Sie irren, wenn Sie glauben, dass ich alles, was Herr Maaßen sagt oder gesagt hat, unterschreiben würde. Das muss ich auch nicht. Er wurde von der CDU in Südthüringen als Bundestagskandidat nominiert, und die CDU hat mich und einige andere bekannte Repräsentanten der Union gebeten, im Wahlkampf zu helfen. Ich warte immer noch auf die Antwort darauf, warum nur bei mir so ein Theater veranstaltet wurde. Und zum Thema „rechts zündeln“: Es war Herr Maaßen, der mir als Erster gesagt hatte, dass die AfD bei weiterer Radikalisierung ein Fall für den Verfassungsschutz werden könnte.

Sie selbst lieben es ja auch, die Parteilinie gegen den Strich zu bürsten. Wo liegt bei Ihnen die Schmerzgrenze?

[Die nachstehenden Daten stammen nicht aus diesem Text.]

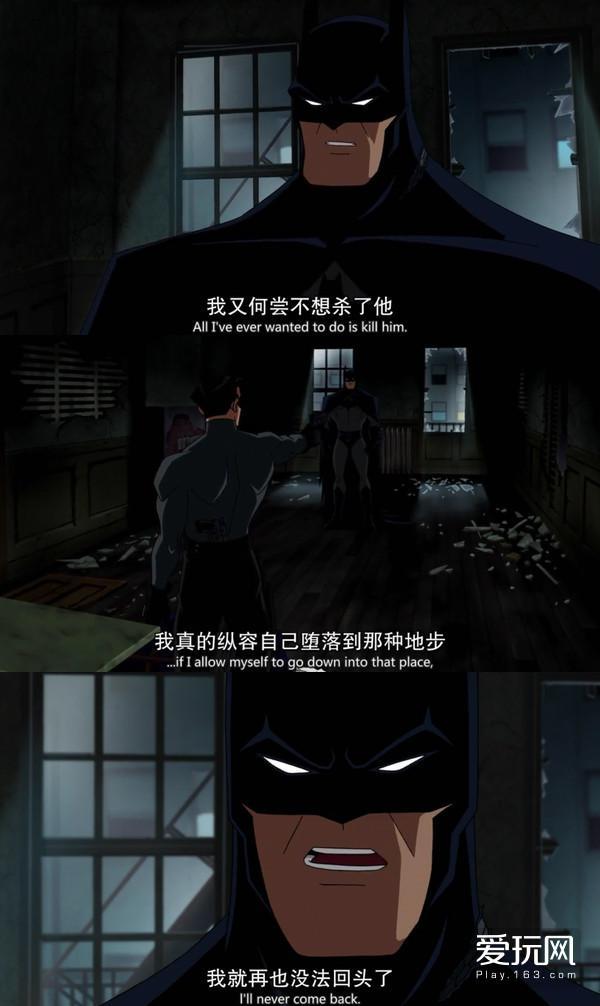 蝙蝠侠独白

Jetzt wird es lustig. Den meisten Ärger habe ich dann bekommen, wenn ich bei dem bleiben wollte, was jahrelang Position der Union war. Beispiele: Währungsunion ja, Schuldenunion nein! Währungsunion ja, Haftungsunion nein! Zuwanderung steuern und begrenzen! Ein Vorwurf wäre allerdings richtig: Ich bin nicht bereit, gegen meine Überzeugung jede politische Kursänderung mitzumachen.

Sie selber wurden für ihren Trip nach Thüringen gebasht, aber für Maaßen war es eine gute Werbung. Bereuen Sie den Auftritt im nachhinein? 

Nein. Wenn ich zusage, dann komme ich auch. Und ich habe dort das Gleiche gesagt wie an anderen Orten auch. Es ist schon erstaunlich, dass ich an dem, was dort gesagt wurde, nur Kritik von AfD-Fans bekommen habe, aber vorher war ich für viele ein halber Nazi. Ich mache mir um die Debattenkultur in Deutschland große Sorgen.

Man kann sich nur schwer vorstellen, dass Wolfgang Bosbach, der Rebell, irgendwann tatsächlich keinen Wahlkampf mehr für die CDU macht. War das eine leere Drohung, weil Sie beleidigt waren? Oder sind Sie fertig mit der Partei? 

Beleidigt? Was soll das denn? Sie haben offenbart überhaupt keine Ahnung, was ich in 49 Jahren Politik an Beleidigungen oder Bedrohungen schon alles erlebt habe. Da müsste ich ja jahrzehntelang permanent beleidigt gewesen sein. Meine Veranstaltungen sind durchweg gut besucht, ich werde bei der CDU überall nett empfangen. Insoweit alles gut. Aber monatelang im Wahlkampf quer durch die Republik fahren, von Termin zu Termin, während zu Hause sogenannte Parteifreunde mir im Netz das Leben schwer machen – das brauche ich nicht mehr. Und das will ich auch nicht mehr. Das Kapitel Wahlkampf ist für mich beendet. 

Die Fragen stellte Antje Hildebrandt.